The first major emphasis of this study is the mitigation of systematics associated with photometric redshift estimation. An accurate characterization of the redshift distribution, 𝑛(𝑧), for the observed sample is crucial for cosmological analyses, particularly in the context of weak lensing shear studies. To this end, I have improved the Self-Organizing Map (SOM) method for photometric redshift estimation, which I refer to as SOMPZ. This approach, which leverages unsupervised machine learning, was initially implemented for the DES Year 3 (DES Y3). I have further enhanced it for the upcoming DES Y6 data set. The analyses in this thesis show substantial improvements by substituting the Y3 SOM algorithm with an optimized version that better addresses the intricacies of redshift estimation. Moreover, the integration of g-band flux data has markedly enhanced redshift precision, achieving a reduction in the overlap between redshift bins by as much as 66%. These advancements are key in refining weak lensing redshift characterization, setting a higher standard not just for DES Y6, but also for future stage IV surveys like the Rubin Observatory. 

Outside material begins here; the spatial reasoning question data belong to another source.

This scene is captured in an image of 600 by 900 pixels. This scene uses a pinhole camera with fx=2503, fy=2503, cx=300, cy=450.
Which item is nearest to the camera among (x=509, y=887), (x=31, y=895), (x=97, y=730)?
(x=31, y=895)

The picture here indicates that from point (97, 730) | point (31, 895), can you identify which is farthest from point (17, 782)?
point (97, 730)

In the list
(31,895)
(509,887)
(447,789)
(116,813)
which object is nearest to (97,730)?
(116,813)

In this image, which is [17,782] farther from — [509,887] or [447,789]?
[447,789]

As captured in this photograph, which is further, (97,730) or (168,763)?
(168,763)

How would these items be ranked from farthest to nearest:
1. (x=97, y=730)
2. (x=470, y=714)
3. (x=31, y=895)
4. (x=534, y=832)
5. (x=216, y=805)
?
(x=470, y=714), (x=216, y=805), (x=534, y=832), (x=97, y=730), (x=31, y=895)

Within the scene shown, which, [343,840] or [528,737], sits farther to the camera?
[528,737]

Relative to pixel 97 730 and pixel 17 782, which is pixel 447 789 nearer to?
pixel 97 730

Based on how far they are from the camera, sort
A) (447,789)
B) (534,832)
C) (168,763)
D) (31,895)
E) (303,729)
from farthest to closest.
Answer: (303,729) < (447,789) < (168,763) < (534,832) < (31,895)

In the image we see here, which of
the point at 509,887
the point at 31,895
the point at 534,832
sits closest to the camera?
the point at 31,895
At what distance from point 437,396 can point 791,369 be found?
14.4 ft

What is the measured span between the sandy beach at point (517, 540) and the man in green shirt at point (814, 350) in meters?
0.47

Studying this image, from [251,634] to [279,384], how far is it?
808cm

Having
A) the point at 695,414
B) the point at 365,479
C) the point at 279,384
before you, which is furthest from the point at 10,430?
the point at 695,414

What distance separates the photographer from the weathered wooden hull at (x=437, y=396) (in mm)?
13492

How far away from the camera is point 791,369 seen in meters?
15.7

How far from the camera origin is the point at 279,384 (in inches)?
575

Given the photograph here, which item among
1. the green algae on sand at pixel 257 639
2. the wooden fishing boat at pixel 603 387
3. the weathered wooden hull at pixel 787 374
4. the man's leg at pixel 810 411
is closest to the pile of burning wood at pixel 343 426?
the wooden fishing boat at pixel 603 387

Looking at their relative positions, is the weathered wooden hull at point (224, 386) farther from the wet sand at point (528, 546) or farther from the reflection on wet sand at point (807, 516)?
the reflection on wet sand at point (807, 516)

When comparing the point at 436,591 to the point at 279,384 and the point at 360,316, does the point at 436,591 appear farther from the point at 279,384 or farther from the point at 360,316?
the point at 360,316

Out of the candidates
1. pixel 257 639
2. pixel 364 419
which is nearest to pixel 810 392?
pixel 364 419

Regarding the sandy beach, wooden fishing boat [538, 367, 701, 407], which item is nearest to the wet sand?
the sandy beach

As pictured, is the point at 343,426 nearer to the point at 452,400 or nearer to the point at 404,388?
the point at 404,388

The second pivotal subject of this thesis is an empirical approach to model selection, with a focus on explicitly balancing parameter bias against model complexity. This approach utilizes synthetic data to calibrate the relationship between bias and the 𝜒 2 difference between models. It enables the interpretation of 𝜒 2 values obtained from real data, even when catalogs are blinded, facilitating informed decisions regarding model selection. This method is applied to tackle the challenge of intrinsic alignments, a significant systematic uncertainty in weak lensing studies that substantially contributes to the error budget in modern lensing surveys. Specifically, I compare two commonly used models, nonlinear alignment (NLA) and tidal alignment & tidal torque (TATT), against bias in the Ωm − 𝑆8 plane, with a particular focus on the DES Y3. In this case, there is a roughly a 30% chance that were NLA to be the fiducial model, the results would be biased (in the Ωm − 𝑆8 plane) by more than 0.3𝜎 . 

Lastly, the third focus of this thesis involves the application of several tension estimators to assess the DES large-scale structure measurement and Planck cosmic microwave background data. These tension metrics are evaluated for their responsiveness to artificially introduced tension between the two data sets using synthetic DES data. Given the importance of tensions, which represent discrepancies in cosmological parameter measurements across different experiments, identifying them is critical. Statistical significant tensions may hint at novel physics beyond the standard cosmological model, or unaccounted systematics. These tension metrics are then applied to compare Planck and actual DES Y1 data. The parameter differences, Eigentension, and Suspiciousness metrics yield consistent results on both simulated and real data, while the Bayes ratio stands out due to its dependence on the prior volume. Using these metrics, we calculate the tension between DES Y1 3 × 2pt and Planck revealing that the surveys are in approximately 2.3𝜎 tension under the ΛCDM paradigm. This suite of metrics provided a robust tool set for testing tensions in the DES Y3 data, where we found approximately 0.7𝜎 tension to Planck 2018 under the ΛCDM paradigm. 

In summary, the projects that compose this thesis are dedicated to the development and enhancement of statistical and machine learning methodologies for the analysis of extensive data sets in large-scale structure surveys.